Carl Froch vs. Mikkel Kessler: What Each Man Needs To Do To Win
Carl "The Cobra" Froch
Birthplace: Nottingham, England
Resides: Nottingham, England
Height: 6' 1"
Reach: 74 1/2"
Current World Titles Held: WBC Super Middleweight (168 lbs.)
Former World Titles Held: None
Professional Record: 26-0, 20 KOs
Record in World Title Fights: 3-0, 1 KO
Record in Fights Going 12 Rounds: 5-0
Record at 168 lbs.: 17-0
"The Viking Warrior" Mikkel Kessler
Birthplace: Copenhagen, Denmark
Height: 6' 1"
Current World Titles Held: None
Former World Titles Held: WBC, WBA Super Middleweight
Professional Record: 42-2, 32 KOs
Record in World Title Fights: 8-2, 6 KOs
Record in Fights Going 12 Rounds: 4-1
Record at 168 lbs.: 26-2, 22 KOs
There was a little scare for a couple of days thanks to the volcanic eruption in Iceland, but Mikkel Kessler will host Carl Froch in his native Denmark in the second bout for both fighters in the Super Six World Boxing Classic.
It will be the first time two of the European boxers in the tournament face each other and should be the subject of great interest for fans all over the continent.
Momentum doesn't always mean much in the sweet science, but Froch has plenty of it and the confidence that goes along with it after beating Jermain Taylor and Andre Dirrell in 2009.
What he does isn't always pretty, but he has an uncanny knack for figuring out ways to win even when things aren't going this way, plus he possesses the type of power that cane be ignored.
Kessler is a hard hitter as well, but he's searching for answers after getting soundly out-boxed by Andre Ward last November. Since he has trouble with quicker, more mobile opponents, hes no doubt relishing the chance to face someone who may stand in front of him a little more often.
Though the combined KO percentages of the two fighters might suggest that someone will end up looking at the lights, a stoppage may be easier said than done.
Kessler's two career losses both came via decision, and Froch picked himself off the mat in Round 3 of his bout with Taylor and ended up delivering a scintillating late knockout of his own.
Still, this pairing promises to deliver the type of two-way action that hasn't been all that common in the Super Six to this point.
It would not be a surprise to see some bombs landing in both directions, and the fight should have a decent chance of living up to the expectations of Kessler promoter Kalle Sauerland, who has called it "the biggest boxing fight in Danish history."

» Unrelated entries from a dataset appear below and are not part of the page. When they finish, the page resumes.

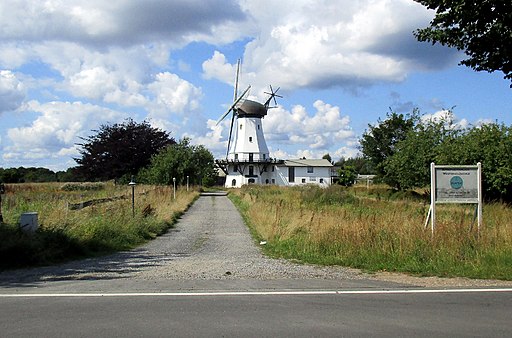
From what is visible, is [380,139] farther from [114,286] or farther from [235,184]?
[114,286]

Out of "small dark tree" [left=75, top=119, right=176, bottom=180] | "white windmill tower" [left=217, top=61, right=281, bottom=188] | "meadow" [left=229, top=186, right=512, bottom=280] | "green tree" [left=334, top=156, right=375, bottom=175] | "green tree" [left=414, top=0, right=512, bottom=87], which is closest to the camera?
"meadow" [left=229, top=186, right=512, bottom=280]

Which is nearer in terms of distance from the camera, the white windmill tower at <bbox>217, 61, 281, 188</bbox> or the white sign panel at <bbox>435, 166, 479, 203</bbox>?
the white sign panel at <bbox>435, 166, 479, 203</bbox>

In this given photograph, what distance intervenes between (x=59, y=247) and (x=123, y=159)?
6183cm

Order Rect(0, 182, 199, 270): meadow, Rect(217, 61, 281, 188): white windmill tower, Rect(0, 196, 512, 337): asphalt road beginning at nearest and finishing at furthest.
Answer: Rect(0, 196, 512, 337): asphalt road < Rect(0, 182, 199, 270): meadow < Rect(217, 61, 281, 188): white windmill tower

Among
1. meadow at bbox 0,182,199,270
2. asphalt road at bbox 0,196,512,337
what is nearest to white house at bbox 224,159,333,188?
meadow at bbox 0,182,199,270

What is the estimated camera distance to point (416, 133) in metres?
60.1

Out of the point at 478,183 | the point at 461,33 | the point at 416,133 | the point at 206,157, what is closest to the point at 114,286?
the point at 478,183

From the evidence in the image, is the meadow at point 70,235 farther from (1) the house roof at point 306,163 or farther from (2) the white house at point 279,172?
(1) the house roof at point 306,163

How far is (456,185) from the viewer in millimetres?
15039

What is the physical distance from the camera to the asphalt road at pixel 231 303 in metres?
7.01

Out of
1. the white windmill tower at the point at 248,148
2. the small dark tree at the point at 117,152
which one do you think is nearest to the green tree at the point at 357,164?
the white windmill tower at the point at 248,148

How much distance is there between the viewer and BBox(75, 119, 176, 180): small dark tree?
7425 centimetres

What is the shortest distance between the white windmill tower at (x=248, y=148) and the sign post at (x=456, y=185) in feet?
279

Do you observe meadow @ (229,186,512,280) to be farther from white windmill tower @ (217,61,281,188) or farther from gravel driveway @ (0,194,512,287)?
white windmill tower @ (217,61,281,188)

Froch's Winning Strategy: Keep Moving, But Don't Be Afraid to Make It Ugly
The Ward fight showed that for all of Kessler's skill and power, he is very limited in terms of his lateral movement. Froch is a better athlete than some give him credit for, so it's quite possible he'll have learned a few things from that fight that he can use.
But Froch isn't Ward, and Kessler is well-schooled in boxing fundamentals. The Cobra handled himself just fine when Dirrell made things rough (some would say dirty) on the inside, so he shouldn't hesitate to make it that kind of fight when Kessler does track him down.

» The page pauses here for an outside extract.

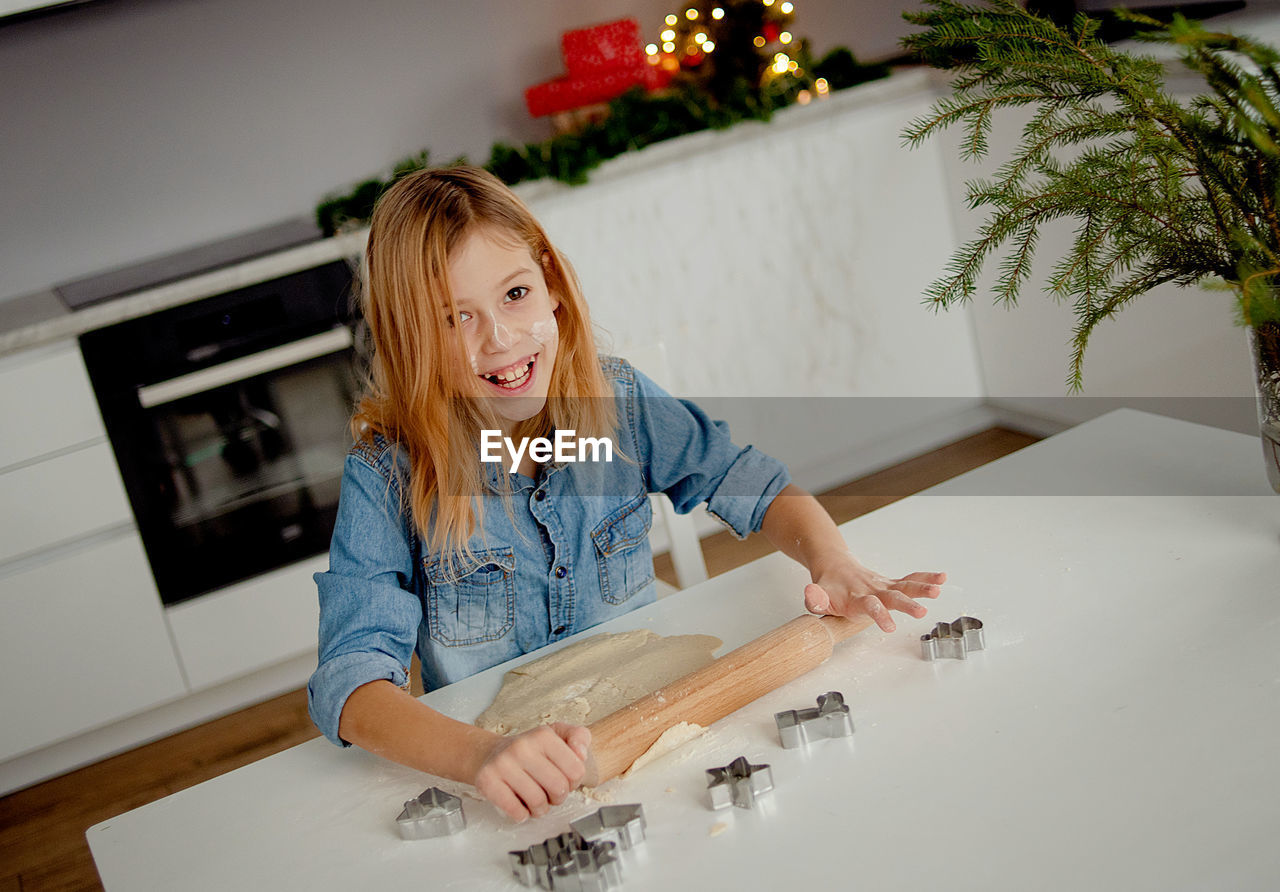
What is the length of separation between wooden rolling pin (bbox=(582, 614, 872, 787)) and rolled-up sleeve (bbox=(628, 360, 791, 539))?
1.03 feet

The mental aspect of the fight suggests another reason for Froch to make it an ugly fight. Carl is one of the most self-confident boxers around, and he's not likely to panic if the fight doesn't go according to plan.
No one knows if Kessler can say the same. There aren't any style points in boxing, and Froch not only understands that fact, he can thrive on it.
Kessler's Winning Strategy: Have a Short Memory
Many observers had Kessler as no worse than co-favorite to win it all when the Super Six began. His reputation took a bit of a hit against Ward, and now the most important thing he can do is focus on what he does well instead of going crazy trying to make changes.
Kessler's strengths are body punches and uppercuts, both of which are set up by an above-average jab. Froch can move a bit, but Kessler should be able to track him down often enough to let his hands go on some combinations.
It's more likely that Kessler just ran into a boxer whose physical gifts and fighting style proved to be the wrong combination for him than it is that he was somehow "exposed" by Ward.
He has more experience than Froch and gave a prime Joe Calzaghe a difficult night less than three years ago.
The Viking Warrior needs to recall more of what he did to rack up 42 career victories than the way he floundered last time out. If he can do that, he has an excellent chance to bounce back and hand Froch his first loss.